Hablaba hace poco con una relevante personalidad eclesial, hispanoamericana, buen amigo, y seguidor apasionado, desde Chile, de la realidad actual española.
En tiempos no muy lejanos, España ha sido para las naciones hermanas, un referente obligado a tener en cuenta y un ejemplo a seguir en tantos aspectos políticos, sociales y religiosos.
Con cierta tristeza, no exenta de dolor y realismo, me confesaba: “España, amigo mío, actualmente, es un muerto sin alma. Ha dejado su puesto de liderazgo, y su ejemplaridad se ha oscurecido en la defensa de los valores trascendentes. Poco o nada cuenta ya en el concierto global de naciones y nosotros hispanoamericanos, seguimos desconcertados y confusos el panorama actual español”.

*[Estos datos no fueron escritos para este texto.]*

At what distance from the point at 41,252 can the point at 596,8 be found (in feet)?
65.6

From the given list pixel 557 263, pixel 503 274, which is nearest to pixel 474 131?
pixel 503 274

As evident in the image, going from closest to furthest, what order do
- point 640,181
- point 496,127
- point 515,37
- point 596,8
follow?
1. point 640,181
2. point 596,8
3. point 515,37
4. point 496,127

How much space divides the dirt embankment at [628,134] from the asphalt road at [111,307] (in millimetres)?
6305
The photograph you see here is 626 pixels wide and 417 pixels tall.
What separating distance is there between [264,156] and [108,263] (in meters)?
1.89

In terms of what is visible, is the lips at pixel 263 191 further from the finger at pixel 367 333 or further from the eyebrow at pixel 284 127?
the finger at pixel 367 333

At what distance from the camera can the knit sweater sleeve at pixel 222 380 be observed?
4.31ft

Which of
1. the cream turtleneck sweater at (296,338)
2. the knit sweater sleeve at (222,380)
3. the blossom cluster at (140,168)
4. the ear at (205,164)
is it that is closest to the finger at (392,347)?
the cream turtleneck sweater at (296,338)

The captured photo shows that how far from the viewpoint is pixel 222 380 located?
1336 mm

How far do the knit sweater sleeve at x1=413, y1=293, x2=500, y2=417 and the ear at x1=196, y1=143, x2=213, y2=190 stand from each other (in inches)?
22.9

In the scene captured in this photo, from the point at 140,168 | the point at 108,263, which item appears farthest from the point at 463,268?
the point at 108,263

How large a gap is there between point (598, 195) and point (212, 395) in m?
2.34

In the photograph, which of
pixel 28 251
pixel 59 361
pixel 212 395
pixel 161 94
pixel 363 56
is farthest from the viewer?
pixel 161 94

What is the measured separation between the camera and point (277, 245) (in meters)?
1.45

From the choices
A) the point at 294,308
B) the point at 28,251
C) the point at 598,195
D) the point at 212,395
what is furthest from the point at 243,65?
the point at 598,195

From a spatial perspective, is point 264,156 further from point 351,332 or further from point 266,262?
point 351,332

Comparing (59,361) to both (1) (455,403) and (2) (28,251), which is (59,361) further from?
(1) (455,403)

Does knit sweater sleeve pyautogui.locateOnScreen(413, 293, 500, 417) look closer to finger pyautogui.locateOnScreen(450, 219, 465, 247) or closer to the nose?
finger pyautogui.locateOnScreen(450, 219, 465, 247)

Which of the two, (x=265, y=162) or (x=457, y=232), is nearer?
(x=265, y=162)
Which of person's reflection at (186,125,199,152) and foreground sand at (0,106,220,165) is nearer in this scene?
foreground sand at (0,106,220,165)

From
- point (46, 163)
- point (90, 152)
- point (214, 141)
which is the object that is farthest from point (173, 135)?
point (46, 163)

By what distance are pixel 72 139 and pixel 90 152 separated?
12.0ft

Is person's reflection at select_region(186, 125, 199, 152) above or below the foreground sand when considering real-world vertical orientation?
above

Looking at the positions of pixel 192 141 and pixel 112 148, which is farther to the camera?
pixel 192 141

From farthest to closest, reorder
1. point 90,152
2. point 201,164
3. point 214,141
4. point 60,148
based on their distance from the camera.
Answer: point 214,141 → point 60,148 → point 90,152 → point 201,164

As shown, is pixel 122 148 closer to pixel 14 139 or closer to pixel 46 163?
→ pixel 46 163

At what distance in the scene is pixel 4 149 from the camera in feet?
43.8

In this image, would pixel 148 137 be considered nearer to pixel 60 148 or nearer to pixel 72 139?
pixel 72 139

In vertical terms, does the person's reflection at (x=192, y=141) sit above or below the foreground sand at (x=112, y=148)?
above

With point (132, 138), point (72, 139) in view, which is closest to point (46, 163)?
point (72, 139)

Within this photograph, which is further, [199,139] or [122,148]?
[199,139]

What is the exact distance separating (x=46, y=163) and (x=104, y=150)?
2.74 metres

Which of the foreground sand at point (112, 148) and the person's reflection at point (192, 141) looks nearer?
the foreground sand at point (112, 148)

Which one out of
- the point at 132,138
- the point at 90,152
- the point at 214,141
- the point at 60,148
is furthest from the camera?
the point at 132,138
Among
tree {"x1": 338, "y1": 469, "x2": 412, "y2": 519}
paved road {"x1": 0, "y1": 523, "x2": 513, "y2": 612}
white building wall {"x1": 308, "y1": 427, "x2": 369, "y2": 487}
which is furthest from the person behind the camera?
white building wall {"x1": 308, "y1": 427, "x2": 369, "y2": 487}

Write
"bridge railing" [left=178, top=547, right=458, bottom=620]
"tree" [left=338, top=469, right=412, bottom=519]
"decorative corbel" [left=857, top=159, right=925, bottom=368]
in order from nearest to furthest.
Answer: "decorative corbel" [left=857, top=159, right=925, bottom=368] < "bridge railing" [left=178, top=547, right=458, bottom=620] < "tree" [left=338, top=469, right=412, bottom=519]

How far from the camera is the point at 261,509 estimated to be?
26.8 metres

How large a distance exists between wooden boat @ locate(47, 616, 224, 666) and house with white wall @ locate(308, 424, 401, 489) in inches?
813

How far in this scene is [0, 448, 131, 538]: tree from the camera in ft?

He aquí un duro diagnóstico, que pocos se atreverán a negar y desmentir. Lo menos grave que podemos constatar es que España camina hoy día sin rumbo claro. Se cuestiona su identidad y unidad como nación. Ignoramos de donde venimos y no sabemos a donde vamos.
Se han perdido valores e ideales perennes y se han cambiado por el oropel de las nuevas ideologías, que han ido minando la base de la familia, la religión, la educación y la vida humana. No le falta razón a mi insigne amigo chileno. España es un cadáver sin alma.